High school Physical Education (PE in the UK, but referred to by us simply as “gym”) was a whole order above anything we'd experienced in elementary school. Everything seemed so “professional”. There wasn't just a single PE teacher; there were staff and a "department"!

The head of department was the legendary Mr Chomay. Most of us had heard of him through elder siblings. In the flesh he was a remarkably magnetic man. When he looked at you, you were immediately in full lock on and compelled, almost hypnotically, to listen to every word he had to say. When he didn't look at you, you felt you were missing out on something. If you misbehaved in any way he would walk up to you, fix you with his x-ray vision, and say, “Take off your shoe.” As you bent down to take off your shoe, he would go off and take care of some business elsewhere. In the meantime, you just stood there, ridiculously holding one shoe in your hand, awaiting your fate.

He would eventually return, hold out his hand for your shoe, and wait for you to bend over (everybody knew the form). “Bend your knees,” he would say, apparently for health & safety reasons, then haul back and give you such a full on single swipe that your arse would almost ring. This would be followed by a moment of numbness, and then such a sting that your eyes would water and you wouldn't know what to do with yourself. He'd hand you back your shoe and then carry on without so much as a backward glance. Re-fitting the shoe was always a problem because bending over again or sitting down was simply not possible for the next few minutes. It was his cold blooded matter of factness which made the whole thing so chillingly unrepeatable. Nobody ever tempted fate to act like a cool rebel with Chomay. Even the bad guys avoided recidivism.
********
◆ **Problem**
In the recollection of high school gym, what did Mr Chomay tell a misbehaving student to do when he first walked up to them?

◆ **Given information**
********
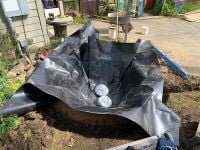 Image 10. Settling the liner in the pond using sandbags to weigh it down and make the process easier.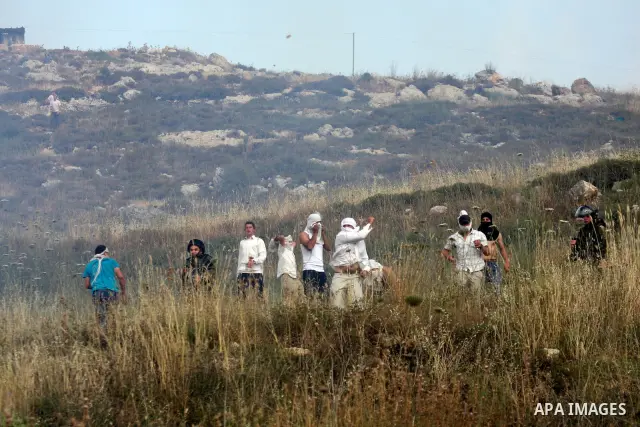 Israeli settlers from the Jewish settlement of Yitzhar throw stones during clashes with Palestinians from the village of Asira al-Qibiliya, south of the northern West Bank city of Nablus on May 19, 2012. The Israeli army...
********
◆ **Result**
He told them, "Take off your shoe."